Good afternoon,
Description of problem
I am working on an SNN, which I am trying to train using the Spoken Heidelberg Digits dataset. That said, the data are in the form of arrays containing the spike times and the indices of which neuron spiked. I am running my simulations in C++ standalone mode, due to the time required for training.
The problem is I can’t find a way that works, to load these arrays in a SpikeGeneratorGroup that evolves through time, presenting different images in a single run.
Minimal code to reproduce problem
Timde array + SpikeGeneratorGroup implementation
stimulus = b.TimedArray(list3*ms, dt=125*ms)
stimulus1 = b.TimedArray(padded_lista2, dt=125*ms)
indices=[]
times=[]
input_shd = b.SpikeGeneratorGroup(700, indices, times*ms)
@b.network_operation(dt=125*ms)
def update_spikes():
global indices,times
print('1')
indices=stimulus1(b.defaultclock.t,range(2265))
print(indices)
times=stimulus(b.defaultclock.t,range(2265))
print(times)
input_shd.set_spikes(indices, times)
print(input_shd.events)
mon = b.SpikeMonitor(input_shd)
b.run(1000*ms)
Timed array + NeuronGroup implementation
stimulus = b.TimedArray(list3*ms, dt=125*ms)
stimulus1 = b.TimedArray(padded_lista2, dt=125*ms)
eqs = '''
wlr= int(i==stimulus1(t,i))*int(t==stimulus(t,i)) :1 '''
neurons = b.NeuronGroup(700, eqs, threshold='wlr > 0', reset='wlr = 0', method='exact')
mon = b.SpikeMonitor(neurons)
b.run(1000*ms)
b.plot(mon.t/ms, mon.i, '.k')
What you have already tried
I have tried TimedArrays, one for the indices and one for the times, which are then to be loaded to the SpikeGeneratorGroup, however I figured out that even with the set spikes attribute and through a @Network_Operation ,the spikes can only be changed within run, so it won’t do for me.
Then I tried creating a NeuronGroup which will take the place of the SpikeGeneratorGroup and each neuron firing when its index coincides with the the index in the indices array and the simulation time with the time in the times array. This has not really worked, and even if it does eventually I think it will be terribly inefficient.

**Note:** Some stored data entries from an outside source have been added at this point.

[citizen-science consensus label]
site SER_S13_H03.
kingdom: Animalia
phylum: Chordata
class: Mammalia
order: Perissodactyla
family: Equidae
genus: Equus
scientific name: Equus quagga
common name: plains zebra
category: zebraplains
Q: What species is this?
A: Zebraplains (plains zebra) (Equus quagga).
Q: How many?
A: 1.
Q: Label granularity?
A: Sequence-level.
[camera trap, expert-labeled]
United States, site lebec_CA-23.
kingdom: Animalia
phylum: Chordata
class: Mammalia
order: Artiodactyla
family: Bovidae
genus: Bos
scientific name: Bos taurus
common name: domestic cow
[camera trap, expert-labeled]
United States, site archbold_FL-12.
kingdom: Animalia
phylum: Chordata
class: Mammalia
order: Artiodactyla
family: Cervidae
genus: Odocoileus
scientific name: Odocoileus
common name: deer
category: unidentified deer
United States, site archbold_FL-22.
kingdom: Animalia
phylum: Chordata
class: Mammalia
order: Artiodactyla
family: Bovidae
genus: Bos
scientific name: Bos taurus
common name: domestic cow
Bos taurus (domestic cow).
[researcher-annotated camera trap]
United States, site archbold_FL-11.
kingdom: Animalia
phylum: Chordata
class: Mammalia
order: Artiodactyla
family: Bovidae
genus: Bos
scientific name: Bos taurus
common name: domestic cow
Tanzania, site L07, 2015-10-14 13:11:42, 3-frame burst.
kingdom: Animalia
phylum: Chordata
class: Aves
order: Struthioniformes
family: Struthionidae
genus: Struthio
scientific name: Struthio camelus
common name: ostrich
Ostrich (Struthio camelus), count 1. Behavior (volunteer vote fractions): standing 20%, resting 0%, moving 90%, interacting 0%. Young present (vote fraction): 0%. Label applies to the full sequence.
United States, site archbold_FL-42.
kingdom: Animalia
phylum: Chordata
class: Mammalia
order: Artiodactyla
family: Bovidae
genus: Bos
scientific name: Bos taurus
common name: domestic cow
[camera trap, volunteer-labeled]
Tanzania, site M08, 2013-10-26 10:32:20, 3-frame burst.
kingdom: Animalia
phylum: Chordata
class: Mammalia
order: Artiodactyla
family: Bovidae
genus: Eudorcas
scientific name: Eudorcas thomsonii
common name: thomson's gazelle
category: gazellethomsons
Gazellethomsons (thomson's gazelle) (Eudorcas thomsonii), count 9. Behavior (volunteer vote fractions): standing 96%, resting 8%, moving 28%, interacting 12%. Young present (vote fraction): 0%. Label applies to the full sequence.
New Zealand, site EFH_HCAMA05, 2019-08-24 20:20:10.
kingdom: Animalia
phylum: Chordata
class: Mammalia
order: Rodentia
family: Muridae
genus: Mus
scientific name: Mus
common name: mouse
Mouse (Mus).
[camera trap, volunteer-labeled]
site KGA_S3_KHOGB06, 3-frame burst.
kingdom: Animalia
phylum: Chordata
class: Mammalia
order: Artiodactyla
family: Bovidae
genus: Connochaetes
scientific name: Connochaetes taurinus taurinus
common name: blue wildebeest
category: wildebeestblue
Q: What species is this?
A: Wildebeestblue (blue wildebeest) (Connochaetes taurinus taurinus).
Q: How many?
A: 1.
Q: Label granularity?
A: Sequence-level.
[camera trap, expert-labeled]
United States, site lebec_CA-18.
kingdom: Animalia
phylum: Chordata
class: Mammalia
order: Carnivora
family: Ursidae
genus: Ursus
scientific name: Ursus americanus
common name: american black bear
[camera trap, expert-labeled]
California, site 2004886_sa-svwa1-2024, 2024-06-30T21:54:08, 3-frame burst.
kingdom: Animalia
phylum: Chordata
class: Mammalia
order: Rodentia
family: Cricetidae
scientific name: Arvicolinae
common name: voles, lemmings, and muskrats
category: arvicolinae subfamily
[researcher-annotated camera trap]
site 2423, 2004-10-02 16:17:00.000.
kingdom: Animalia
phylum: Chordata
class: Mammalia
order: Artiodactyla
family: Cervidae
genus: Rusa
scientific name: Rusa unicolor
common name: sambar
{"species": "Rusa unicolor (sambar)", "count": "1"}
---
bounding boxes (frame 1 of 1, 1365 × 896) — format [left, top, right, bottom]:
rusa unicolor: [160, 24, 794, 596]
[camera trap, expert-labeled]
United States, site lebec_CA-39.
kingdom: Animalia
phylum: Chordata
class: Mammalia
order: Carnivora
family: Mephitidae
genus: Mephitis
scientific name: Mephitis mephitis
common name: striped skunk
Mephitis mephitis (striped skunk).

Last thing I am considering is loading the entire dataset in a single array for times and a single array for indices, and just transforming the times so it matches the simulation time, which in principle should work. However having an array of circa 20M data points and performing operations on it, I am worried about the overhead it will create to my simulation.
Does anyone have a suggestion on how I could tackle this problem, or has tried something similar?